Friday, February 20, 2009

Success


In his runaway bestseller The Tipping Point, Malcolm Gladwell showed how ideas and products catch fire; in Blink, he explained why gut decisions are often better than well-thought-out responses. In his new book, Outliers: The Story of Success, Gladwell probes what separates the highly successful from everyone else.

What matters: Talent, yes. Timing and opportunity—crucial. And not surprisingly, good old-fashioned hard work and discipline. "What surprised me most were the ordinary methods successful people use to achieve all they achieve," he says. Success is the steady accumulation of advantages.
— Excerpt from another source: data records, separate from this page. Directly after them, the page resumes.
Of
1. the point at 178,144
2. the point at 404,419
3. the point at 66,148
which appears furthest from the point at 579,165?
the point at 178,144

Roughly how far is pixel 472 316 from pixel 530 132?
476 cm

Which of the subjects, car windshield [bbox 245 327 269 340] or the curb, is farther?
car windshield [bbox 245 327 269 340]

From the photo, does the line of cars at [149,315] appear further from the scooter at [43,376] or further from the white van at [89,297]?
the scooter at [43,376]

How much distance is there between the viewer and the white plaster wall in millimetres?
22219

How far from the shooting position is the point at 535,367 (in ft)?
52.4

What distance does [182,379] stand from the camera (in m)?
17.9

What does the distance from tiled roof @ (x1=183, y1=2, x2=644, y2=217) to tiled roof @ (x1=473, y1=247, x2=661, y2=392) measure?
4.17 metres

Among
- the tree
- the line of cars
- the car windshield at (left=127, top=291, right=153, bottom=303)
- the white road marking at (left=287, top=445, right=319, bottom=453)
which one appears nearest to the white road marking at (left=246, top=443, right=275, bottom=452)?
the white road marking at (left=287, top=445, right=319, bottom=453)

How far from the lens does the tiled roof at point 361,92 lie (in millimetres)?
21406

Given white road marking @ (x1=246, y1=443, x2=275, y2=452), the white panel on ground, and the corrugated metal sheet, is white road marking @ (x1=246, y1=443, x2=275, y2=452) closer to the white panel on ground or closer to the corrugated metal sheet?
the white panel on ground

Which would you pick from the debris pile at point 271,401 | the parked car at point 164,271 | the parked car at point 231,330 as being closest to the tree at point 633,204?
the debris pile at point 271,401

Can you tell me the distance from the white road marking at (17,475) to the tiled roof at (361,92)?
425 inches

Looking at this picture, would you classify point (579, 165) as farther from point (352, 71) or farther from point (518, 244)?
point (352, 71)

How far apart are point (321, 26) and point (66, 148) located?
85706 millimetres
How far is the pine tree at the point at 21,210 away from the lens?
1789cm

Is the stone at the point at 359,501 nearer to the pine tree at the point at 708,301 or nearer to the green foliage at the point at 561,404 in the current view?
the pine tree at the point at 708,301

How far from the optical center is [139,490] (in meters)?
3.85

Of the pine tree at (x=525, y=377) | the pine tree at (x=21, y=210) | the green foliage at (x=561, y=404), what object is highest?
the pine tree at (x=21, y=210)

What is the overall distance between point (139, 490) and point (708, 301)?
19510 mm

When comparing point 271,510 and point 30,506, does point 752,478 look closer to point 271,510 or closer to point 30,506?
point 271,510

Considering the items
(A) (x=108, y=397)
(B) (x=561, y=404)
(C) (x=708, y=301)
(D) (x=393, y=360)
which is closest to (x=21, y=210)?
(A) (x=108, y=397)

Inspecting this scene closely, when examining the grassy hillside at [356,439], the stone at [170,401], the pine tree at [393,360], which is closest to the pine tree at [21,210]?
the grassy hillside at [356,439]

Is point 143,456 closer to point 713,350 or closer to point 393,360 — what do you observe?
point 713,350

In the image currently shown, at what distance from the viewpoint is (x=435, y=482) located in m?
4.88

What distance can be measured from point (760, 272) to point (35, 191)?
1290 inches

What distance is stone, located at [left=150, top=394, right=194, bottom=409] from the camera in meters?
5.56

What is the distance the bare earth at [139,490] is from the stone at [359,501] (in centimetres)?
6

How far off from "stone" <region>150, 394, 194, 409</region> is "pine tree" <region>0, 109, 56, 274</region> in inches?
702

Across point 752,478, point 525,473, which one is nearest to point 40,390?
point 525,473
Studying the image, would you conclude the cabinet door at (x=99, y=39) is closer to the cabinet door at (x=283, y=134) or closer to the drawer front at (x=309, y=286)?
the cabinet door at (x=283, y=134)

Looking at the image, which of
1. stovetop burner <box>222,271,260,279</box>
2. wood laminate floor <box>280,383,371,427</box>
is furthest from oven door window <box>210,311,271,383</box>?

Gladwell himself is intimate with hard work and discipline. He grew up in rural Elmira, Canada, a place best known for its maple syrup festival. When his dad, a civil engineering professor, refused to drive young Malcolm 20 miles each morning to swim practice, the boy turned to running and became a high school champion. "Sometimes constraints actually create success," Gladwell says. "Not being able to swim made me run. And running taught me the discipline I needed as a writer."

Gladwell's Five Steps to Success


  1. Find meaning and inspiration in your work.

  2. Work hard.

  3. Discover the relationship between effort and reward.

  4. Seek out complex work to avoid boredom and repetition.

  5. Be autonomous and control your own destiny as much as possible.